In recent months, concerns about patient safety at private-equity–backed medical facilities prompted Senators from both parties to inquire about provider governance, staffing, and transactions. Senators Charles Grassley (R-IA) and Sheldon Whitehouse (D-RI) are seeking information from private-equity–backed hospitals, and Senator Gary Peters (D-MI) is seeking information from private-equity–backed emergency departments.

On April 3, 2024, a subcommittee of the Senate Health, Education, Labor, and Pensions Committee held a field hearing on the impact of private equity in health care with a focus on Steward. At the hearing, Subcommittee Chairman Senator Ed Markey (D-MA) released a discussion draft of his Health over Wealth Act, which, among other provisions, would improve transparency of ownership and control of private-equity–backed or corporate-owned hospitals, physician practices, hospices, behavioral health providers, and other provider types.

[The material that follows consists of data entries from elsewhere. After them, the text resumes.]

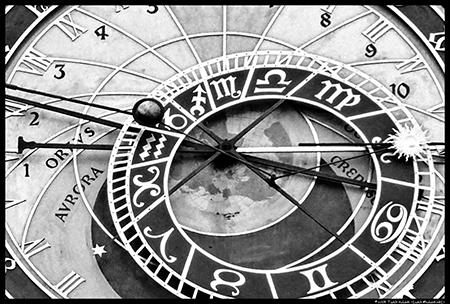 Le temps de Kairos : l'occasion opportune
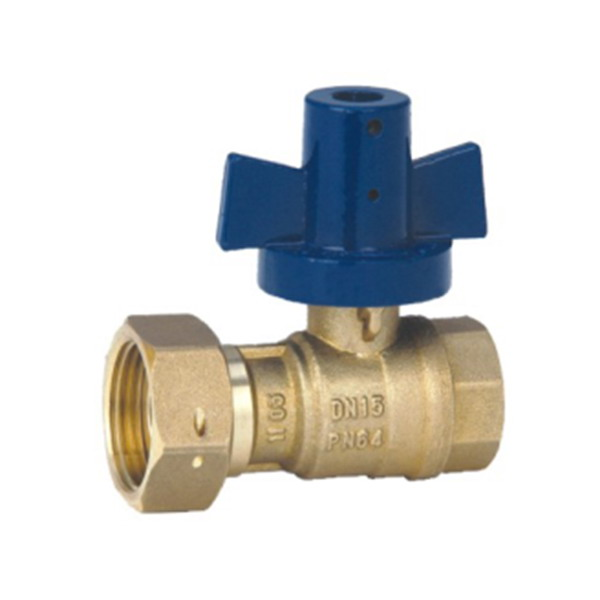 WATER METER VALVE_Ball Straight Outlet Water Meter valve_Art.TS 929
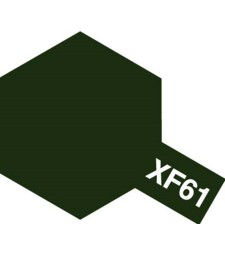 XF-61 Dark Green - Acrylic Paint (Flatt) 23 ml
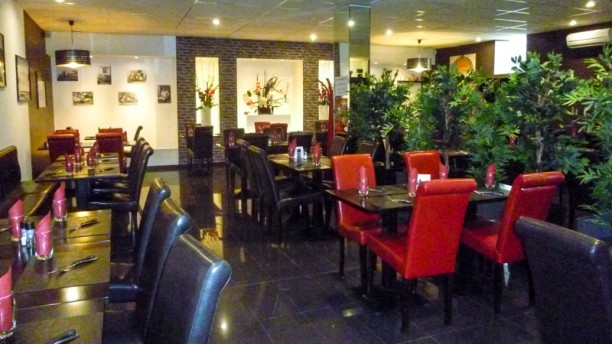 La Casanova Salle du restaurant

State Efforts On Ownership Transparency

Given the degree of deadlock in Congress, states may be better positioned to advance health care ownership transparency policies. States generally require facilities, such as hospitals and nursing homes, to file some ownership-related information as part of state licensure. Broader provider ownership data collection efforts in states, where they exist, have taken two different forms: annual or periodic filings, and filings triggered by transactions or material changes, such as proposed mergers and acquisitions. States differ in what information they make public. Here, we focus on Indiana and Massachusetts, two states with differing political contexts that have considered or established both types of ownership data collection. Indiana considered policies in its 2024 legislative session, while Massachusetts reports to have the longest-standing systematic collection of provider relationship information, including ownership data.

Indiana

Annual filing: The Indiana legislature considered a bill this year that would have required a range of health care entities, including hospitals, physician groups, health insurance companies, third-party administrators, and pharmacy benefit managers, to annually disclose entities that have an ownership or controlling stake, including private-equity firms. Notably, the bill would have required ownership information be publicly posted on the state Department of Health website. The bill passed the House and died in the Senate.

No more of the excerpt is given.